DNA extraction is a routine procedure of molecular biology used in research laboratories and forensic analyses. The process is composed of a combination of physical and chemical steps [1]. Solution-based DNA extraction methods using organic solvents consists of the organic extraction and subsequent salting-out. The chemical steps include lysis, phenol-chloroform extraction, ethanol precipitation and washing. Organic extraction is mostly used in laboratories because it is affordable and allows the production of large quantities of pure DNA. The salting out method exploits the dependence of protein solubility on their chemical-physical characteristics, temperature, pH and saline concentration of the solution. Low salt concentrations increase protein solubility (salting-in), while high salt concentrations (e.g.: NaCl 3M) decrease it (salting-out) leading to protein precipitation. These two methods involve the use of toxic chemicals, like phenol and chloroform, and increase the risk of contamination because of the DNA transfer between multiple tubes. Other procedures of DNA isolation, such as commercially available kits (e.g. "QIAamp DNA Mini Kit" from Qiagen, Germany or "PureLink Genomic DNA Mini Kit" from Invitrogen, USA), Chelex 100 extraction (a chelating resin with a high affinity for polyvalent metal ions such as magnesium) and Solid Phase Extraction (SPE) are based on chromatographic principles. These methods differ in quality and quantity of extracted DNA but are all very expensive and poorly reproducible.
The choice of the most suited DNA extraction method depends on several factors, including cost, time, easiness of execution, quality and quantity of DNA isolated, safety and risk of contamination. In addition, the type of sample from which the DNA is extracted must also be considered [2, 3]. DNA can be extracted from diverse sources of samples through different methods that depend on the selected tissue. In animals, peripheral blood leukocytes are the usual source of genomic DNA [4]. The most common blood collection procedures in mice (e.g. withdrawal from the orbital sinus) are usually painful and stressful for the animal; the performing personnel must be appropriately trained and compliant with guidelines for anesthesia and/or analgesic use and maximal sample volumes and phlebotomy frequency [5].
In detail, blood collection volume should not exceed 10% of total blood volume. Common DNA extraction methods require large amounts of blood (about 500 µL), but mice have on average about 55 mL of blood per kg of bodyweight, so usually a mouse only has few milliliters of blood in total. For this reason, it is difficult to get satisfactory results with commercial kits.
Different mouse models are commonly used for the study of diabetes, including the non-obese diabetic (NOD) mice, a useful animal model for the study of the immunopathogenetic events leading to autoimmune type 1 diabetes development, and the obese mice (Lepob, referred to as ob or ob/ob) and their genotyping is of paramount importance. In the “single nucleotide polymorphism-restriction fragment length polymorphism” (SNP-RFLP) enzymatic method a region containing a specific SNP allele is targeted and amplified by PCR and subsequently digested using an endonuclease enzyme [6]; the length variation of the digested PCR fragments is then distinguished by gel electrophoresis [7]. It is a relatively simple, rapid, inexpensive, and convenient method frequently used for to the detection of those small genetic differences between individuals which can lead to physiological or pathological changes [8–9].

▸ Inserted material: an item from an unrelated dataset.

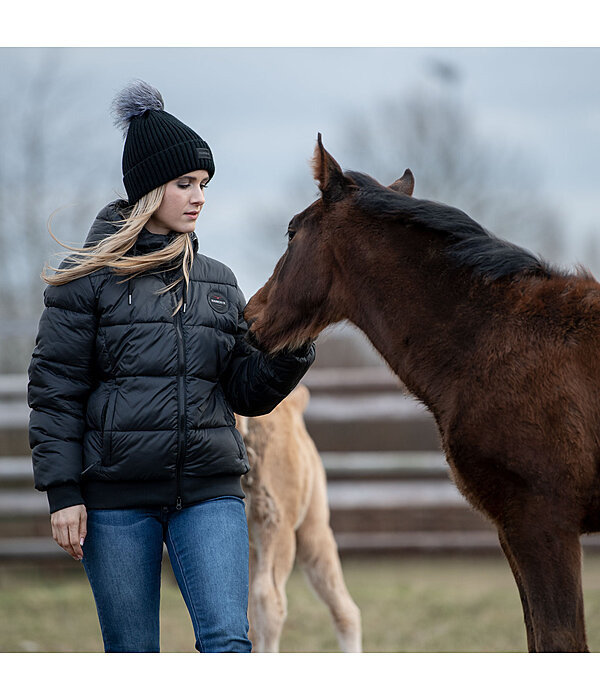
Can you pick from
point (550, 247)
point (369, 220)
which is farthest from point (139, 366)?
point (550, 247)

In NOD/LtJ mice, a spontaneously G→T transversion mutation (designated as Leprdb−5J) occurs at position 640 of the leptin receptor gene (at the protein level, the mutation causes a valine-to-glycine substitution) and mutant mice become obese and hyper-insulinemic [10, 11].
We have here developed an up-dated method for the extraction of genomic DNA from mouse whole blood, obtained by puncturing the tail tip, and letting blood drops to be adsorbed and dry on Whatman 3 MM paper. This method may substantially facilitate SNP-based genotyping by presenting many advantages such as: cost reduction, the employment of a less invasive practice for blood sample collection in small laboratory animals and the necessity of reduced blood volumes (about 50 µL); furthermore, it also allows easy blood transportation among laboratories. We have tested this method for NOD Leprdb5j mice genotyping.